Ia menegaskan hal penting dalam menjalin hubungan, adalah membahagiakan pasangan.

“Kalau menikah aku mau memberi kebahagiaan pada pasangan. Aku bisa memberi apa pada pasangan?” ujarnya.

Pasangan Mencapai Relasi Sehat, Caranya Gimana?

Psikolog klinis yang mengambil spesialis psikologi anak dan remaja Anastasia Satrio mengatakan, pada dasarnya setiap orang bisa menentukan pilihan apakah akan membangun relasi yang sehat atau sebaliknya.
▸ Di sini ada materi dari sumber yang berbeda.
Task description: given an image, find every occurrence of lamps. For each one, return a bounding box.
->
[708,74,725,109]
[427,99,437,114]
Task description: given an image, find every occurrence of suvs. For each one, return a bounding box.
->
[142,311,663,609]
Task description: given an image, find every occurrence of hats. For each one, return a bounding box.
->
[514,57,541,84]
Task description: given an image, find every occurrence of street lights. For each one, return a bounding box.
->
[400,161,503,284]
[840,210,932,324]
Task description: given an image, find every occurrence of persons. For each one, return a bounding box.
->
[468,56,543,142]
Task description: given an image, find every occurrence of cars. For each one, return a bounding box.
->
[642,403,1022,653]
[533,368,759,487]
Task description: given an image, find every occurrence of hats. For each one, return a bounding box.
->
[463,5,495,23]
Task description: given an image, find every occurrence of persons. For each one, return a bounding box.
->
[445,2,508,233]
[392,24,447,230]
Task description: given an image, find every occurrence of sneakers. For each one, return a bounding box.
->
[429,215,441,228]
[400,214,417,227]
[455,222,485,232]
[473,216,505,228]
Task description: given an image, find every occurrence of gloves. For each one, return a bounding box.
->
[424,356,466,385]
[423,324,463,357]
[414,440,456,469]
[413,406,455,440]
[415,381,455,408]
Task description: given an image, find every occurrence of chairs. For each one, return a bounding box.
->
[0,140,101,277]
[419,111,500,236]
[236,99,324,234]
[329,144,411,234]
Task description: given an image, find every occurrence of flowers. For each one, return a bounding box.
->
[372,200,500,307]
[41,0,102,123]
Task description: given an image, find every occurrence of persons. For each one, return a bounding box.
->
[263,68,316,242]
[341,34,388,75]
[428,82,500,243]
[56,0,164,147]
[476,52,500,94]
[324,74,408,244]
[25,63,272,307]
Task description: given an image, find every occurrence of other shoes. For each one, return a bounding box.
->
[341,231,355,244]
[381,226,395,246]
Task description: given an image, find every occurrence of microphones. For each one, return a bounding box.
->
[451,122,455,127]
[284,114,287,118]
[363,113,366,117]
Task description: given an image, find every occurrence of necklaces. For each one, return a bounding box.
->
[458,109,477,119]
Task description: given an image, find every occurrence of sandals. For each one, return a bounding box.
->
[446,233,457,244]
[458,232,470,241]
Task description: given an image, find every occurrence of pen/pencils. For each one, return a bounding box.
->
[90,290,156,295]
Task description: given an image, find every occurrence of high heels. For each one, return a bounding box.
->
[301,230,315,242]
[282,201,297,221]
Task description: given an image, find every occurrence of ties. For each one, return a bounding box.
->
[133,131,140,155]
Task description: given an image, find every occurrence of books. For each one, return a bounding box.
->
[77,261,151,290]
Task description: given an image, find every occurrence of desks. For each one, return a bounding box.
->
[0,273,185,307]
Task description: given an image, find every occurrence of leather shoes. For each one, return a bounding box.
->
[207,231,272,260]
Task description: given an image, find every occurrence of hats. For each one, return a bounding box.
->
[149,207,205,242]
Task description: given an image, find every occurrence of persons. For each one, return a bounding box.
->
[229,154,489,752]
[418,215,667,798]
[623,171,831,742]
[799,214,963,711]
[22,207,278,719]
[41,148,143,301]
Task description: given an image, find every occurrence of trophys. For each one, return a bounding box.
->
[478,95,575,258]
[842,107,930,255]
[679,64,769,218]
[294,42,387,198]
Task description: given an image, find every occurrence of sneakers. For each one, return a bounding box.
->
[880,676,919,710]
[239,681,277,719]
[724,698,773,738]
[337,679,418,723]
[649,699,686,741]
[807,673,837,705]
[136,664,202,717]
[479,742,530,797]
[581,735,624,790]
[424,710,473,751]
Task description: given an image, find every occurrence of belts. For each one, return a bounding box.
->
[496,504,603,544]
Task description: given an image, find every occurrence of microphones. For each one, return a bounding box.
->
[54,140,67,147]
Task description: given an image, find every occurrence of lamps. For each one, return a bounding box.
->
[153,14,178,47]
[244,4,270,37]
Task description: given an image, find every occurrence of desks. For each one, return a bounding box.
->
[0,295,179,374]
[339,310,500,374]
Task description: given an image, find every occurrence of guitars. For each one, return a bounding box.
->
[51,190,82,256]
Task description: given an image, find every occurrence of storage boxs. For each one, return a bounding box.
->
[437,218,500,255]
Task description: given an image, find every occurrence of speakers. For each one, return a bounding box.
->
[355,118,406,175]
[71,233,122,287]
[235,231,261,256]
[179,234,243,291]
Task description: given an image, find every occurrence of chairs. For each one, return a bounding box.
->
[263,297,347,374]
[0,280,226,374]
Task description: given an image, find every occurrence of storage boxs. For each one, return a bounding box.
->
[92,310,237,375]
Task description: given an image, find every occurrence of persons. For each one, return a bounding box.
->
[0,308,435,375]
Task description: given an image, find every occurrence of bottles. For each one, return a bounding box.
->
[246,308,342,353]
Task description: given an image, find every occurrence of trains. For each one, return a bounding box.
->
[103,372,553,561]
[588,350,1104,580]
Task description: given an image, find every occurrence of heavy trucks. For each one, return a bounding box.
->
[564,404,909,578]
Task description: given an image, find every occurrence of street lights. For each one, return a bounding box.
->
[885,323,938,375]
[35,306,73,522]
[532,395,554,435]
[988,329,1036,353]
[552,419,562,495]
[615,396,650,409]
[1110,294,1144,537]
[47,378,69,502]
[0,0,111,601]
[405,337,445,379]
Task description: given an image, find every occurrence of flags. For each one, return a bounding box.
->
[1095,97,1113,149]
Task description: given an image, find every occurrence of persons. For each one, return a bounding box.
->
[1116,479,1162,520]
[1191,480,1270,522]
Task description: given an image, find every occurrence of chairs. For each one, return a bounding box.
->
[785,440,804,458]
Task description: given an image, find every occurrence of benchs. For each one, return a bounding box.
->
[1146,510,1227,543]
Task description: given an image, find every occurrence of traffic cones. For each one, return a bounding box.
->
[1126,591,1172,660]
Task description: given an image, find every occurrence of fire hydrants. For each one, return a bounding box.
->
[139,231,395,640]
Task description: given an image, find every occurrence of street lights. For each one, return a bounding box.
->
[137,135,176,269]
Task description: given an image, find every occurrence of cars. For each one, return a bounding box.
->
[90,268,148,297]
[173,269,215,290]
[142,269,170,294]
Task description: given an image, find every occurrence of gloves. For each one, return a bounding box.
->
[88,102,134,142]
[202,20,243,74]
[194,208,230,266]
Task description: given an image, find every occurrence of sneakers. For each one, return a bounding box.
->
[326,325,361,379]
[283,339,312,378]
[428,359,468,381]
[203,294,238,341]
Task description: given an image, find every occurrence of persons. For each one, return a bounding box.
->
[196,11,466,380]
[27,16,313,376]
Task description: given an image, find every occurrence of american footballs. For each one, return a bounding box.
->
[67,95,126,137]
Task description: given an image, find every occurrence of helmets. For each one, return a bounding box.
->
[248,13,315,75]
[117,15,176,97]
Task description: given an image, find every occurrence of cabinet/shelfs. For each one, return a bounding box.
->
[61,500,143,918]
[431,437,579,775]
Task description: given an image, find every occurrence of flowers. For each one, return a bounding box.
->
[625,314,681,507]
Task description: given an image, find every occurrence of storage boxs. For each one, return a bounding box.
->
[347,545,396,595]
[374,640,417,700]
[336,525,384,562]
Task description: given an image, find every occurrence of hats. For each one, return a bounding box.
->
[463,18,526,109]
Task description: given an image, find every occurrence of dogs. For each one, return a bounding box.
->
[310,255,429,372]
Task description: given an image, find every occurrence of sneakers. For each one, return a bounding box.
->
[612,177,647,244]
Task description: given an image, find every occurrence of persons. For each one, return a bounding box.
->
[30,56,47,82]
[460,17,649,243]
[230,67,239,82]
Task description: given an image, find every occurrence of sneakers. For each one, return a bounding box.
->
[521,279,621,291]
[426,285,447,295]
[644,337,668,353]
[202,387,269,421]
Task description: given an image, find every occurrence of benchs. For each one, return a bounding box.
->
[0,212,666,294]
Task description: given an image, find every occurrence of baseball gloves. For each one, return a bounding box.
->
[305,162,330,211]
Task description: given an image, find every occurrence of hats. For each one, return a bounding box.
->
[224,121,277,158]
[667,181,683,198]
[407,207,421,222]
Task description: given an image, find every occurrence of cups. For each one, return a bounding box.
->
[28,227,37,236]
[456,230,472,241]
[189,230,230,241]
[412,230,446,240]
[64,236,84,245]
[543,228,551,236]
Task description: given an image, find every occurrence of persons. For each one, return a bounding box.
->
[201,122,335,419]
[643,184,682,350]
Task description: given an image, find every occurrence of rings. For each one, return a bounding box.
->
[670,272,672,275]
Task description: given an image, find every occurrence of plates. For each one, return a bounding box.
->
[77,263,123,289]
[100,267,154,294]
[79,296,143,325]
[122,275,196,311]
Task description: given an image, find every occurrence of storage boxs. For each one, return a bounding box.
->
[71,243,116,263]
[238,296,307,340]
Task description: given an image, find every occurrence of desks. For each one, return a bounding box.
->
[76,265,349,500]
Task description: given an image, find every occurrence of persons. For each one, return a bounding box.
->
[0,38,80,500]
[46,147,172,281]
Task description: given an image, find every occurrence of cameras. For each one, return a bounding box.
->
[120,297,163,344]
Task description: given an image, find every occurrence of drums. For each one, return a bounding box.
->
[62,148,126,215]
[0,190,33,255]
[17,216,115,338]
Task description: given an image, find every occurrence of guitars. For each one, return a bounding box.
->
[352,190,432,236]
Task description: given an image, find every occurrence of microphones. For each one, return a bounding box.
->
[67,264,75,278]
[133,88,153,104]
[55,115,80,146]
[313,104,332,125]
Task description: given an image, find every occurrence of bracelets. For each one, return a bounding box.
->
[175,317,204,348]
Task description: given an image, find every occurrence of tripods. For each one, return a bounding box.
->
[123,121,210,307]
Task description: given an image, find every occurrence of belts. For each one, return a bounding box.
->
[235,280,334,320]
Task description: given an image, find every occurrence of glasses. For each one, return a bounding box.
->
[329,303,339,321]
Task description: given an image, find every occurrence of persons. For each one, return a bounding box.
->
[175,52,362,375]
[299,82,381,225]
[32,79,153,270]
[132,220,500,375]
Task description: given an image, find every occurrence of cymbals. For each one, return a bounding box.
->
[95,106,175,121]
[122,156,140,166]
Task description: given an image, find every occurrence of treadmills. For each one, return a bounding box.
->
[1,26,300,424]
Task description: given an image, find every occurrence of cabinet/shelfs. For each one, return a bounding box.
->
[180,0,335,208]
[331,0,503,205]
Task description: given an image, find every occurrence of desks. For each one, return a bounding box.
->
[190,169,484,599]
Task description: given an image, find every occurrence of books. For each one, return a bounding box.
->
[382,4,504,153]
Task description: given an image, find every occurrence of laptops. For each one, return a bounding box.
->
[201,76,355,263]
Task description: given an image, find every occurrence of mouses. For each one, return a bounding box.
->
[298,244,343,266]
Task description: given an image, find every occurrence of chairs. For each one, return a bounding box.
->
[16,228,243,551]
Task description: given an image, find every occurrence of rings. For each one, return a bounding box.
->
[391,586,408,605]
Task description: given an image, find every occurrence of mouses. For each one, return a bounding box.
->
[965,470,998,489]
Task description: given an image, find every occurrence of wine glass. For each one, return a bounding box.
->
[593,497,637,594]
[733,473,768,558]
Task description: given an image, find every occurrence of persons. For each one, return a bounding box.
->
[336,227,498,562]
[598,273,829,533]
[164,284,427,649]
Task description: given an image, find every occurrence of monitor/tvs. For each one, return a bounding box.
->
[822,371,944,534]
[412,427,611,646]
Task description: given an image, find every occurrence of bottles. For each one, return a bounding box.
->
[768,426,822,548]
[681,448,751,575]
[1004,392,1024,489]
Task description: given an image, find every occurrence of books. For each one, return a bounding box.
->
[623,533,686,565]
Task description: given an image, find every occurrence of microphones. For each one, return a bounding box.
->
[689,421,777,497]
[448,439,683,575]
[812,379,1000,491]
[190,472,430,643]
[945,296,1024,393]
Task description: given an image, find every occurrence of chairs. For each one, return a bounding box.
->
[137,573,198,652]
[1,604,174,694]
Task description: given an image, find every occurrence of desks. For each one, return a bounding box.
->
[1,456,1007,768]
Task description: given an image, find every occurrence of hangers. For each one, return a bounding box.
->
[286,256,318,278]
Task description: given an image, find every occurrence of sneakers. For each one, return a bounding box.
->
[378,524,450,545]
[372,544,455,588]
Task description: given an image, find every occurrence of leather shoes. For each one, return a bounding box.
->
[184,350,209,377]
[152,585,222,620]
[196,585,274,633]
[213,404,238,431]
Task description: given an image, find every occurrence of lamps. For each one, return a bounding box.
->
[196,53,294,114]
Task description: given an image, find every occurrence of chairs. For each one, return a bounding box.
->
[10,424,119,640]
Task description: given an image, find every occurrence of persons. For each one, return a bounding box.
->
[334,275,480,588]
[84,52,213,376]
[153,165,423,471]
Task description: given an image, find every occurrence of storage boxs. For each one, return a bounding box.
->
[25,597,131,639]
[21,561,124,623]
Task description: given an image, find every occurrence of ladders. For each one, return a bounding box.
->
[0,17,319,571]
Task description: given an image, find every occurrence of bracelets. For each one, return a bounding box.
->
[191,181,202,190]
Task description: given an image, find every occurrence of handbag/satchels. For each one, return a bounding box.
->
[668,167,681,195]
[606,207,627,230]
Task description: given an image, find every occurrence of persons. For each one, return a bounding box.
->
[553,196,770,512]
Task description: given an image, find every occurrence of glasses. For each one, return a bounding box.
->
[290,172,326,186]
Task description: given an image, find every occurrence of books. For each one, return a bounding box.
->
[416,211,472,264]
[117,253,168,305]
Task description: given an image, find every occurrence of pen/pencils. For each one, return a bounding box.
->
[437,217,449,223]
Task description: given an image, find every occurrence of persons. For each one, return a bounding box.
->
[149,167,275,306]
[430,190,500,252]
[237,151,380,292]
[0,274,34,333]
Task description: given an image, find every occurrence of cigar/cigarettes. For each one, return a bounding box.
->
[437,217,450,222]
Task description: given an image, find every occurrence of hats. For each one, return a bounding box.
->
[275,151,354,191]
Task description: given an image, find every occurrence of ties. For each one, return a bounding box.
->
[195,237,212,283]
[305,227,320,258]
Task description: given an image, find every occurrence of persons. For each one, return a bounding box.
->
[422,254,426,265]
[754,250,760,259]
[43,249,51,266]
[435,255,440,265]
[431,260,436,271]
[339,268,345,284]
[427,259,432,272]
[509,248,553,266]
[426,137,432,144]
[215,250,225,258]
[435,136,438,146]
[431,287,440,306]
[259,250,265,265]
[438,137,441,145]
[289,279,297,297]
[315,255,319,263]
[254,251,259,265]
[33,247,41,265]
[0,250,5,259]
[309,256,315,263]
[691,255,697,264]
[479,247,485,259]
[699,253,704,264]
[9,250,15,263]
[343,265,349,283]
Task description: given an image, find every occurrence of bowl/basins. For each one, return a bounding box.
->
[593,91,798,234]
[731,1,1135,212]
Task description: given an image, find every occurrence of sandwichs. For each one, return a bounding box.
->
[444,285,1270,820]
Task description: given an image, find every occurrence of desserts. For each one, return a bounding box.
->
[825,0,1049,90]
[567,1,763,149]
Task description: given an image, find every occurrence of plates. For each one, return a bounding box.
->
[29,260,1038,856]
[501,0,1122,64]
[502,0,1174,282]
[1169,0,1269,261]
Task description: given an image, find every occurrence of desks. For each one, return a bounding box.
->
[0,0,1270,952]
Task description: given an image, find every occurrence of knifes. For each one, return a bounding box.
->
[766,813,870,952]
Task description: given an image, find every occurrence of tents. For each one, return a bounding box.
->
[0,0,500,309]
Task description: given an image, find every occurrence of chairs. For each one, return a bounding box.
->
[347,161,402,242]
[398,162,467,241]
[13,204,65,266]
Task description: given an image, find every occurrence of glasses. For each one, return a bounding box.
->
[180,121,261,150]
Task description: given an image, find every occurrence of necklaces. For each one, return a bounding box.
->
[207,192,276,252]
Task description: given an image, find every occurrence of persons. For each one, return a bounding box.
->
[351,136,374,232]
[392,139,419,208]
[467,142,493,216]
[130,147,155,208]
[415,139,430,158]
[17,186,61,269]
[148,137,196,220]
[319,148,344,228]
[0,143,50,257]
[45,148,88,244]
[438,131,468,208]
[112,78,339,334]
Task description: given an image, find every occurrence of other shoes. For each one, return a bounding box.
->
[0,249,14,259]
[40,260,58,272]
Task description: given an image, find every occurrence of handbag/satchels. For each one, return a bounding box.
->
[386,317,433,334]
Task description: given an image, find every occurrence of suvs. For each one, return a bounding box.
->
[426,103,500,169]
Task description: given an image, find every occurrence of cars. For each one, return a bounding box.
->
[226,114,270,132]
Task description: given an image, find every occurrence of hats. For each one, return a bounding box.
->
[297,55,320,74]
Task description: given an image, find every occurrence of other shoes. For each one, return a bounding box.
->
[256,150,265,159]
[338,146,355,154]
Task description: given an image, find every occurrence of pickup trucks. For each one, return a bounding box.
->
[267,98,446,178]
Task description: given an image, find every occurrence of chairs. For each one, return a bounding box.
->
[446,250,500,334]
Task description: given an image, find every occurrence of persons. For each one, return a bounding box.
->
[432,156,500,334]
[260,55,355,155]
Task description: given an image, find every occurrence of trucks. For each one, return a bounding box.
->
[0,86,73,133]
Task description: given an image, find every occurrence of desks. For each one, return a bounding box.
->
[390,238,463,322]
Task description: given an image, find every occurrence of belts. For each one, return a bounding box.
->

Relasi yang sehat, paparnya, didasarkan pada respek (penghormatan) dimana kedua belah pihak merasa aman dan mampu memberikan rasa aman. Relasi yang sehat adalah relasi yang setara dan ada ketersalingan. Tidak ada yang berupaya lebih besar ataupun lebih sedikit, tapi kedua belah pihak saling menjaga.

Sebaliknya, hubungan toksik biasanya berlandaskan kekuasaan. Di mana satu pihak menjadi subyek (berkuasa) dan pihak lain hanya menjadi objek. Ada satu pihak yang dominan dan mengontrol pihak lain.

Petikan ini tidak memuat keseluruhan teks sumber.